Bilingual (and multilingual) people often report that their personalities change – even if just slightly – depending on which language they are speaking. Learning a new language is about more than conjugating verbs and pronouncing tones correctly – it’s about learning to adopt a different identity.
As a language learner, you might never reach the kind of fluency that would allow someone to mistake you for a native speaker. You might not ever understand the cultural significance of certain idioms or movie references in common expressions. You will never become Chinese, but you will become more Chinese.
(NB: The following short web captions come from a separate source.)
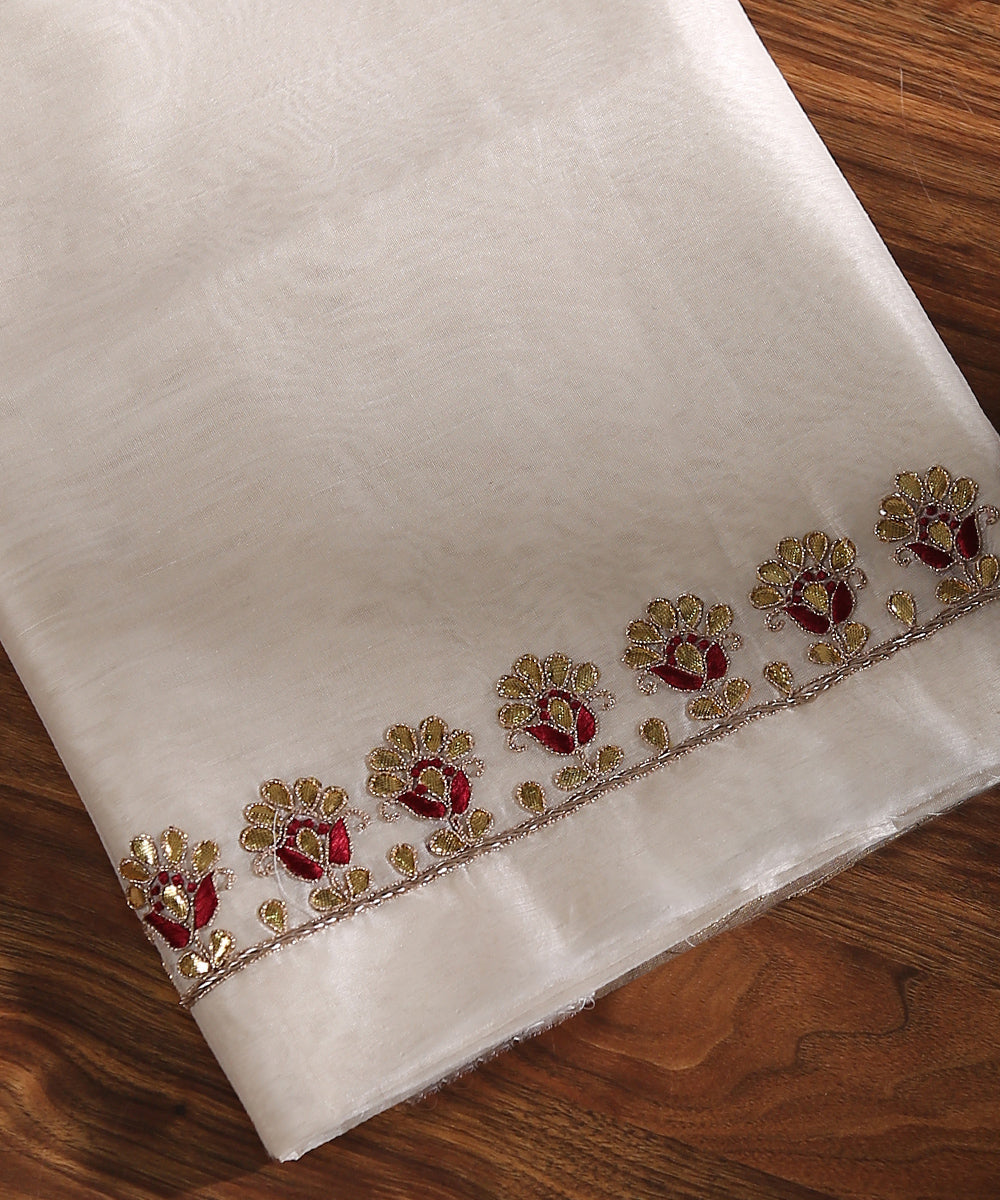 White_Handloom_Unstitched_Chanderi_Silk_Kurta_Fabric_With_Kundan_Work_And_Boota_Dupatta_WeaverStory_02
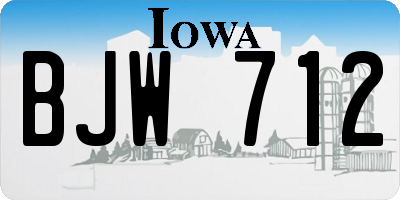 IA license plate BJW712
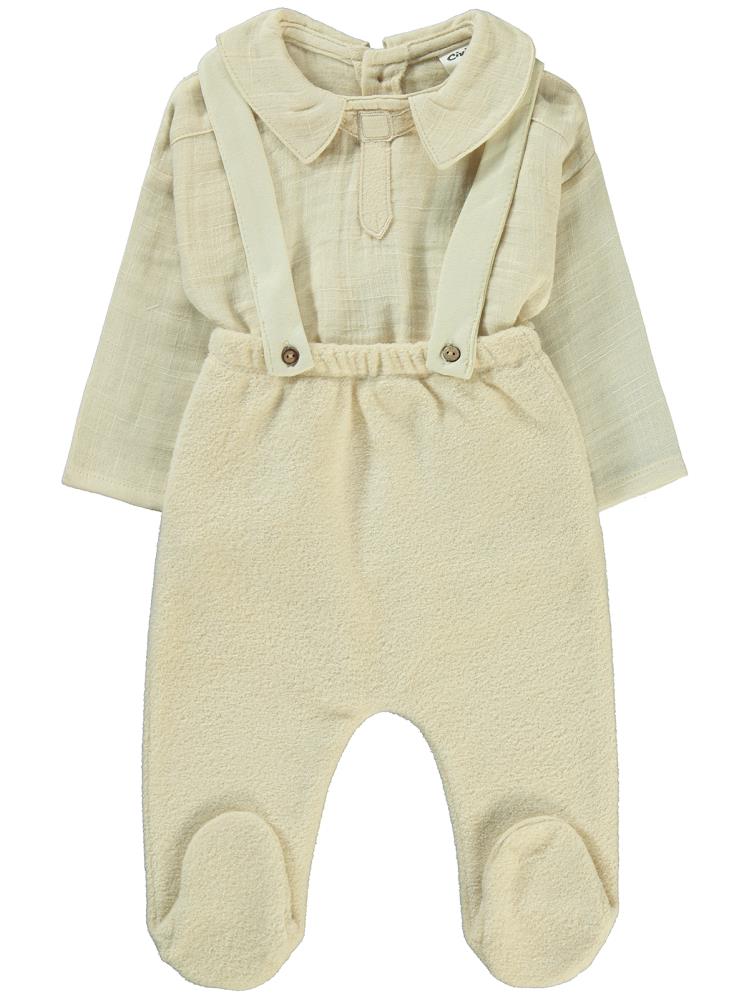 Civil Baby Askılı 3-12 Ay Takım - Ekru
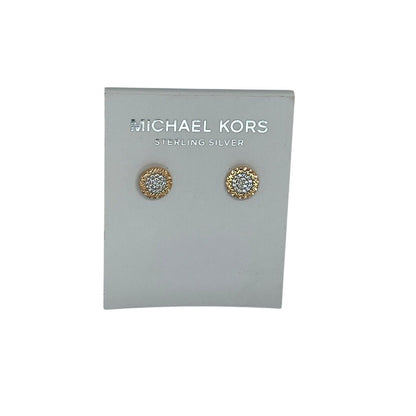 Michael Kors 14K Rose Gold Vermeil Crystal Hoop Earrings MK Logo Luxury Trendy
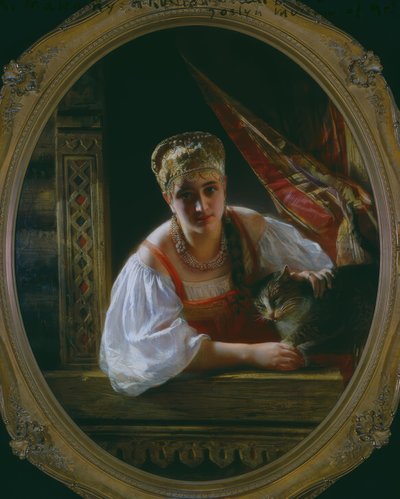 Beauté russe avec chat - Constantine Egorovitch Makovsky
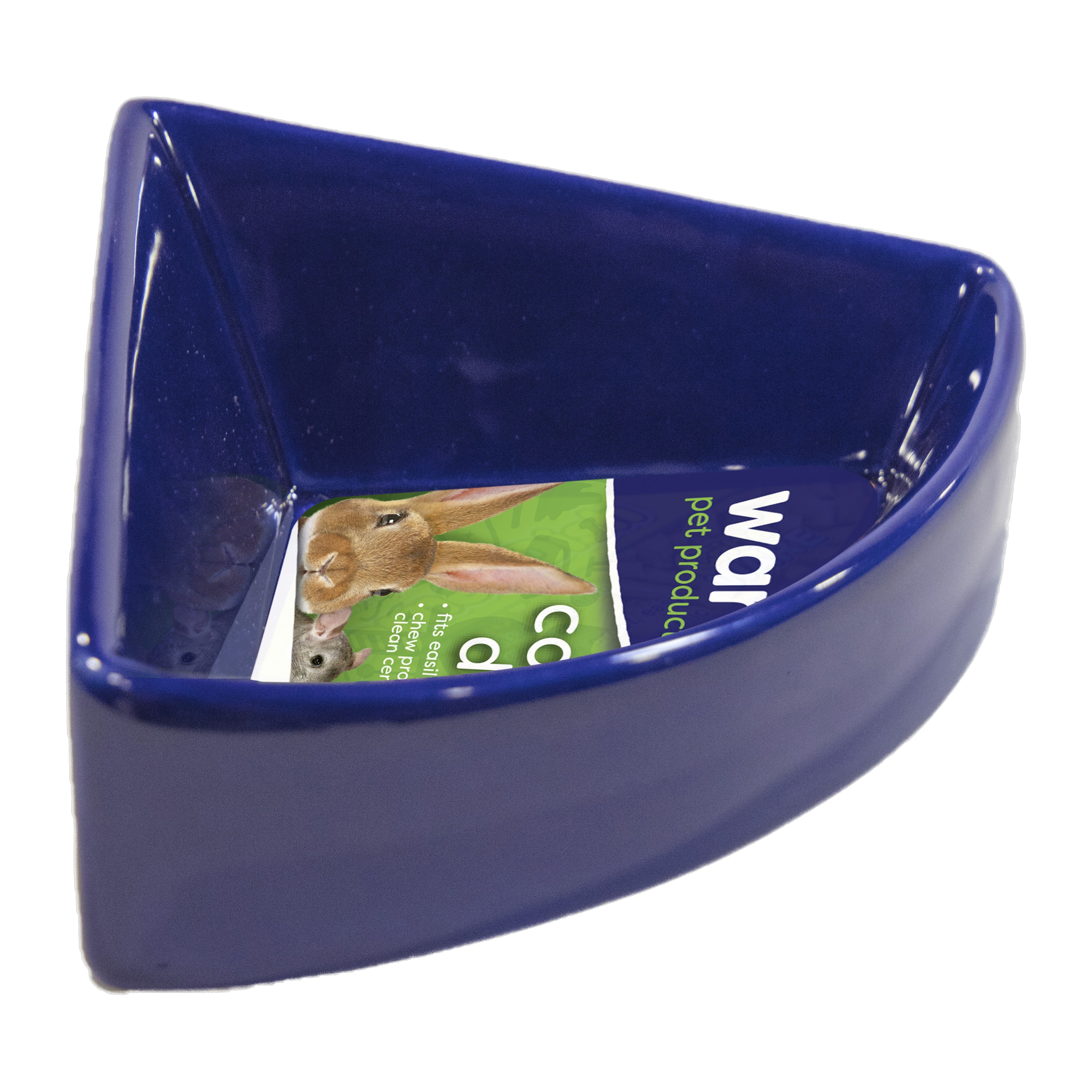 Ware small animal ceramic corner dish in navy blue with product label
You’ll start to understand how native speakers in your target language think, and even if you don’t really subscribe to that way of thinking, the more fluent you get in your target language the more you will find yourself seeing the world from a similar perspective – at least when you’re speaking your target language.
As you become more fluent, you will be building up an identity in your target language. When you first start learning, you’re identity will be simple: You are an outsider, a language learner. The closer you get towards fluency – especially once you have spent some time abroad in a country that speaks your target language – the more complicated this identity becomes.
In her memoir about living in China and writing about Chinese food, Fuchsia Dunlop, an Englishwoman who lived in Chengdu and studied at a culinary school there, describes a moment when she’s in another part of China talking about food – and the person she’s speaking with refers to her as if she were a native of Chengdu. When she’s speaking Chinese, Dunlop is still an Englishwoman, but she’s also someone who speaks with a Chengdu accent and has a deep connection to that city’s culinary traditions. Her connection to China might matter to her deeply, but when she speaks English her specific connection to the city of Chengdu and its food is less apparent.
Likewise, when I speak German, I speak with a Swiss accent. The fact that I lived in Switzerland, not Germany, when I was learning German influences the vocabulary I choose to use as well as the structure of my sentences. When I speak German, I feel slightly Swiss. If I’m speaking with a Swiss person, I draw on the shared context we have, my experiences traveling in Switzerland, living in a Swiss host family and going to school in Switzerland. If I’m speaking with a German, I’m very aware of the fact that we don’t share those same reference points.
When I speak English, of course, there is no part of me that feels Swiss. People I talk to don’t know I spent time in Switzerland unless it comes up as part our conversation.
When we learn a language and live abroad, we are choosing where we want to be “from” in our target language. That’s powerful. While you can choose where you live as an adult, you can’t choose where you were born or grew up. You can’t choose your own name. Learning a language is a process of ‘growing up’ in another culture, but this time we get to choose what accent we speak with, what country and region we are ‘from’ or attached to, and sometimes even our name. You will learn to eat – and perhaps cook – food from your adopted home. Slowly, you’ll start understanding cultural references and laugh at jokes about locally-famous individuals.
When you’re speaking your native language, these things won’t matter. Americans don’t generally care what your Chinese name is – most of the time, they wouldn’t even know to ask. They won’t understand jokes about Russian pop stars and they won’t eat oysters at Christmas.
As you’re working on your target language, think about who you want to become and who are are becoming. That’s what learning a new language is.